We had to add "TYPE=mcs" option to avoid the problem.

----------------
[kaigai@masu policy]$ make NAME=targted -f /usr/share/selinux/devel/Makefile
Compiling targted sepostgresql module
/usr/bin/checkmodule:  loading policy configuration from tmp/sepostgresql.tmp
/usr/bin/checkmodule:  policy configuration loaded
/usr/bin/checkmodule:  writing binary representation (version 6) to tmp/sepostgresql.mod
Creating targted sepostgresql.pp policy package
rm tmp/sepostgresql.mod.fc tmp/sepostgresql.mod
[kaigai@masu policy]$ su
Password:
[root@masu policy]# /usr/sbin/semodule -i sepostgresql.pp
libsepol.link_modules: Tried to link in a non-MLS module with an MLS base.
libsemanage.semanage_link_sandbox: Link packages failed
/usr/sbin/semodule:  Failed!
[root@masu policy]#
----------------

I found the following differences between 3.0.4-1 and 3.0.5-1.
----------------
 # enable MLS if requested.
-ifneq ($(findstring -mls,$(TYPE)),)
+ifeq "$(TYPE)" "mls"
        M4PARAM += -D enable_mls
        CHECKPOLICY += -M
        CHECKMODULE += -M
 endif

 # enable MLS if MCS requested.
-ifneq ($(findstring -mcs,$(TYPE)),)
+ifeq "$(TYPE)" "mcs"
        M4PARAM += -D enable_mcs
        CHECKPOLICY += -M
        CHECKMODULE += -M
----------------

Because $(TYPE) is set as "$(NAME)${MCSFLAG}" in /usr/share/selinux/devel/Makefile,
the above blocks are skipped, then MLS/MCS is disabled.

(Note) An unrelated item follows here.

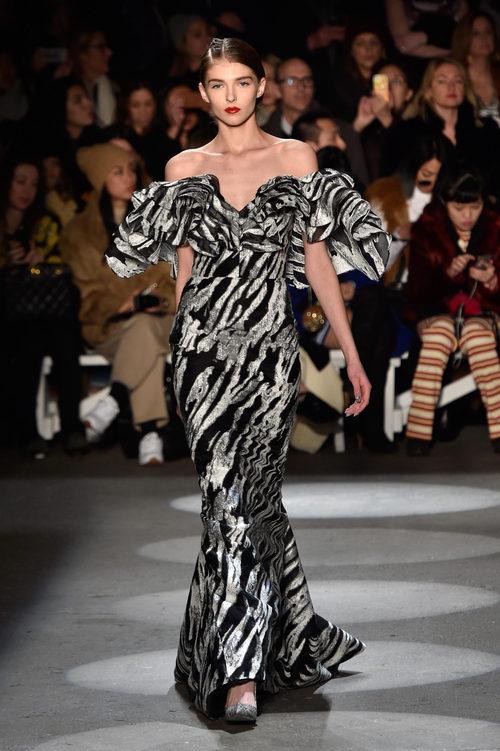 Vestido estampado y escote asimétrico de Christian Siriano en la Fashion Week de Nueva York para otoño/invierno 2016/2017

I think the above blocks should be reverted.
-- 
OSS Platform Development Division, NEC
KaiGai Kohei <kaigai@ak.jp.nec.com>

--
fedora-selinux-list mailing list
fedora-selinux-list@redhat.com
https://www.redhat.com/mailman/listinfo/fedora-selinux-list
[prev in list] [next in list] [prev in thread] [next in thread]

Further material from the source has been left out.